(Data entries)
== == ==

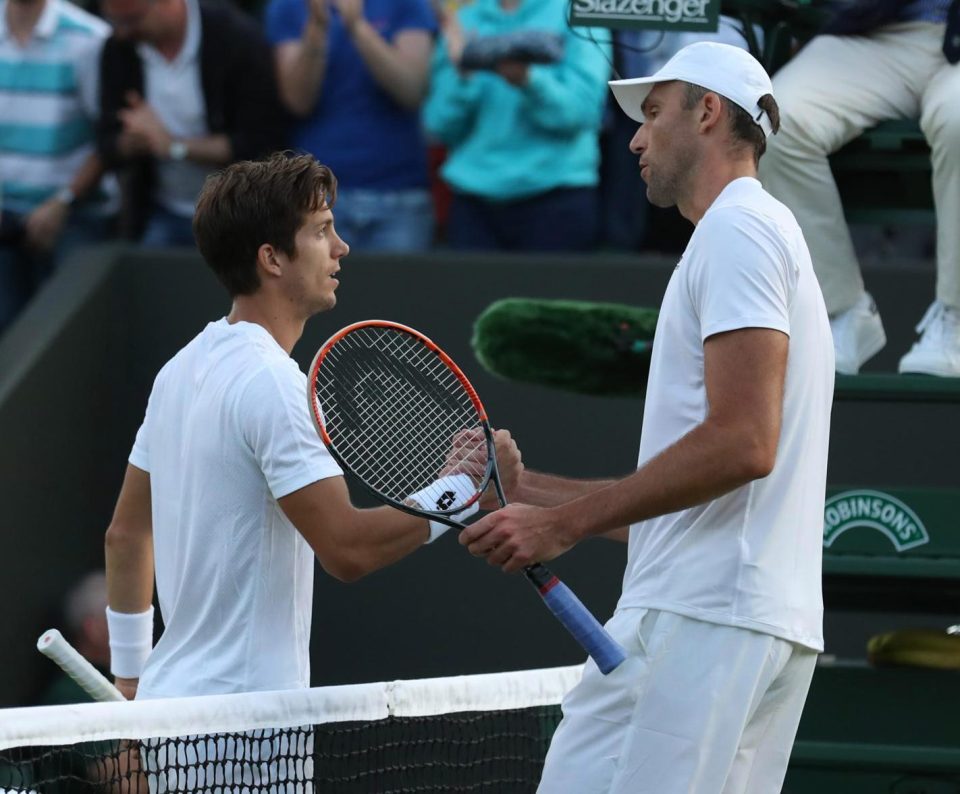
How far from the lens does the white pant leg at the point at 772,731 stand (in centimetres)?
312

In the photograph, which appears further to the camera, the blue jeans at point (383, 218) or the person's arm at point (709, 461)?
the blue jeans at point (383, 218)

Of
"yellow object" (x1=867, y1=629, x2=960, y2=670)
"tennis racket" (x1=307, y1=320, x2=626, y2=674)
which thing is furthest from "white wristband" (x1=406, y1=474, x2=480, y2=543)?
"yellow object" (x1=867, y1=629, x2=960, y2=670)

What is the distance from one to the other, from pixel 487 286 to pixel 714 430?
3633mm

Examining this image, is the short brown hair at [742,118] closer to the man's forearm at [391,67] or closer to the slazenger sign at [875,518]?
the slazenger sign at [875,518]

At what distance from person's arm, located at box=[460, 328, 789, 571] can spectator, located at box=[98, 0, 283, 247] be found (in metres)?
3.88

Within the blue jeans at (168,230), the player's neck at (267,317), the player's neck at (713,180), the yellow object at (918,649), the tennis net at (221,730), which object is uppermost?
→ the player's neck at (713,180)

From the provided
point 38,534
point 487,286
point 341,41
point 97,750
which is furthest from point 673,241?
point 97,750

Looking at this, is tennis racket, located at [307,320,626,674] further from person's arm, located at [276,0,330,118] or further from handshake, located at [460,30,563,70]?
person's arm, located at [276,0,330,118]

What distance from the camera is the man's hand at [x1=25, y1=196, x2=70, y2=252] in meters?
6.73

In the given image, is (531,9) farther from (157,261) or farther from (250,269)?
(250,269)

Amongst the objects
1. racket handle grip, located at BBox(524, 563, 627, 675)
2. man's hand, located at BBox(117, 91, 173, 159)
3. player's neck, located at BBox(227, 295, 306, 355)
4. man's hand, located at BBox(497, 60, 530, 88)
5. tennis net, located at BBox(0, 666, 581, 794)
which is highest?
player's neck, located at BBox(227, 295, 306, 355)

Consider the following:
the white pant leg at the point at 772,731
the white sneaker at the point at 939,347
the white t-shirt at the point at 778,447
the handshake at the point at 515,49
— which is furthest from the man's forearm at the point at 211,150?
the white pant leg at the point at 772,731

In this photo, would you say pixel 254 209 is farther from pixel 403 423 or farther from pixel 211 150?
pixel 211 150

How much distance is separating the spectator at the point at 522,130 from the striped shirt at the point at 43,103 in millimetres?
1388
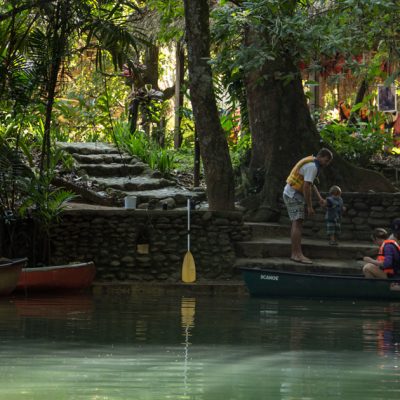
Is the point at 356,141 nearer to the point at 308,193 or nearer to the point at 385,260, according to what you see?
the point at 308,193

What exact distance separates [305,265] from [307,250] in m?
0.80

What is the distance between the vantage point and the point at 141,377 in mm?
8406

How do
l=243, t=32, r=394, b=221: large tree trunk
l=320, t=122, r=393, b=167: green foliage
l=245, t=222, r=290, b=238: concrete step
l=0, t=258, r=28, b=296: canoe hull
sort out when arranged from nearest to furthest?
l=0, t=258, r=28, b=296: canoe hull
l=245, t=222, r=290, b=238: concrete step
l=243, t=32, r=394, b=221: large tree trunk
l=320, t=122, r=393, b=167: green foliage

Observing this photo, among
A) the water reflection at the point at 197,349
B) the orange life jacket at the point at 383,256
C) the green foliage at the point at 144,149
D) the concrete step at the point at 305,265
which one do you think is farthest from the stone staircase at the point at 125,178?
the orange life jacket at the point at 383,256

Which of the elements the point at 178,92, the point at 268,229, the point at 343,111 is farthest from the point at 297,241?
the point at 343,111

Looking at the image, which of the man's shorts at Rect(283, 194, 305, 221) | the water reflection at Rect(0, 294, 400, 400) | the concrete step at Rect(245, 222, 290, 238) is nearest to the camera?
the water reflection at Rect(0, 294, 400, 400)

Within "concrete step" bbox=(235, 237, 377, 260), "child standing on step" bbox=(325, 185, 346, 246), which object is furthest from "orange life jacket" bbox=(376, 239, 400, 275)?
"child standing on step" bbox=(325, 185, 346, 246)

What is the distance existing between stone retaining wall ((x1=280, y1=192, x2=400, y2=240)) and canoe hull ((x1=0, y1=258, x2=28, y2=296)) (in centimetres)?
556

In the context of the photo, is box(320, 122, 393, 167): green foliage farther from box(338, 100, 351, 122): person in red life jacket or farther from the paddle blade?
the paddle blade

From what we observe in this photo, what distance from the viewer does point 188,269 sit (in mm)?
16391

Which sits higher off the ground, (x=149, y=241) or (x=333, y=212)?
(x=333, y=212)

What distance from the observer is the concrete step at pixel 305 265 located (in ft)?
53.8

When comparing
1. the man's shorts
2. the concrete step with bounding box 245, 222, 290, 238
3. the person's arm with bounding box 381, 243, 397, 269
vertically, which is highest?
the man's shorts

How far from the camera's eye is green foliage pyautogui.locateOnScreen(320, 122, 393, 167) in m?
20.1
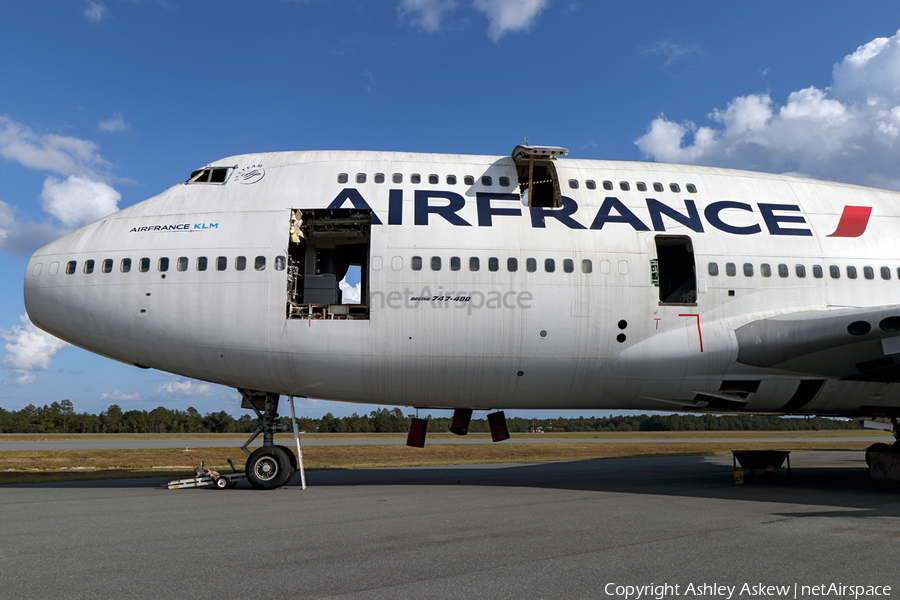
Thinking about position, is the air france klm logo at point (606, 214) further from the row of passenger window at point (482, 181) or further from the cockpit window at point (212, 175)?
the cockpit window at point (212, 175)

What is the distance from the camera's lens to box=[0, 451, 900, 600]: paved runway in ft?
20.9

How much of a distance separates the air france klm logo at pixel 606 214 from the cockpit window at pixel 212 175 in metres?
3.84

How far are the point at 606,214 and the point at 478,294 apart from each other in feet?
14.4

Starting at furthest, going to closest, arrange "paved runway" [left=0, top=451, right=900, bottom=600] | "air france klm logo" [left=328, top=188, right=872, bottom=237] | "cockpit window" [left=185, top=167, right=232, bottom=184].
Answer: "cockpit window" [left=185, top=167, right=232, bottom=184] → "air france klm logo" [left=328, top=188, right=872, bottom=237] → "paved runway" [left=0, top=451, right=900, bottom=600]

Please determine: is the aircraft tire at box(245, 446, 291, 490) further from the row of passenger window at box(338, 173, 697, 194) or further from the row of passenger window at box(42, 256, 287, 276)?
the row of passenger window at box(338, 173, 697, 194)

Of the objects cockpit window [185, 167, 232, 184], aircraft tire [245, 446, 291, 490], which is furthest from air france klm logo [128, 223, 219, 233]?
aircraft tire [245, 446, 291, 490]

== == ==

■ WHAT YOU ARE ASKED TO DO:
Starting at the line that contains "What is the distance from the" and continuing through the end of the data, repeat those lines with "distance" changed to "gap" and nothing else altered.

■ WORKED ANSWER:
What is the gap from the camera's lens to box=[0, 451, 900, 600]: paved runway in ft?
20.9

How much of a gap separates the air france klm logo at pixel 606 214 from the cockpit window at pixel 212 175 in metres?
3.84

How far are the point at 606,214 and the point at 478,294 apart from each other in feet?
14.4

Starting at furthest, going to closest, arrange "paved runway" [left=0, top=451, right=900, bottom=600] | "air france klm logo" [left=328, top=188, right=872, bottom=237] | "cockpit window" [left=185, top=167, right=232, bottom=184].
Answer: "cockpit window" [left=185, top=167, right=232, bottom=184] → "air france klm logo" [left=328, top=188, right=872, bottom=237] → "paved runway" [left=0, top=451, right=900, bottom=600]

Please determine: is the aircraft tire at box(245, 446, 291, 490) further from the row of passenger window at box(338, 173, 697, 194) or further from the row of passenger window at box(42, 256, 287, 276)?
the row of passenger window at box(338, 173, 697, 194)

Of the objects cockpit window [185, 167, 232, 184], aircraft tire [245, 446, 291, 490], which is furthest from air france klm logo [128, 223, 219, 233]?
aircraft tire [245, 446, 291, 490]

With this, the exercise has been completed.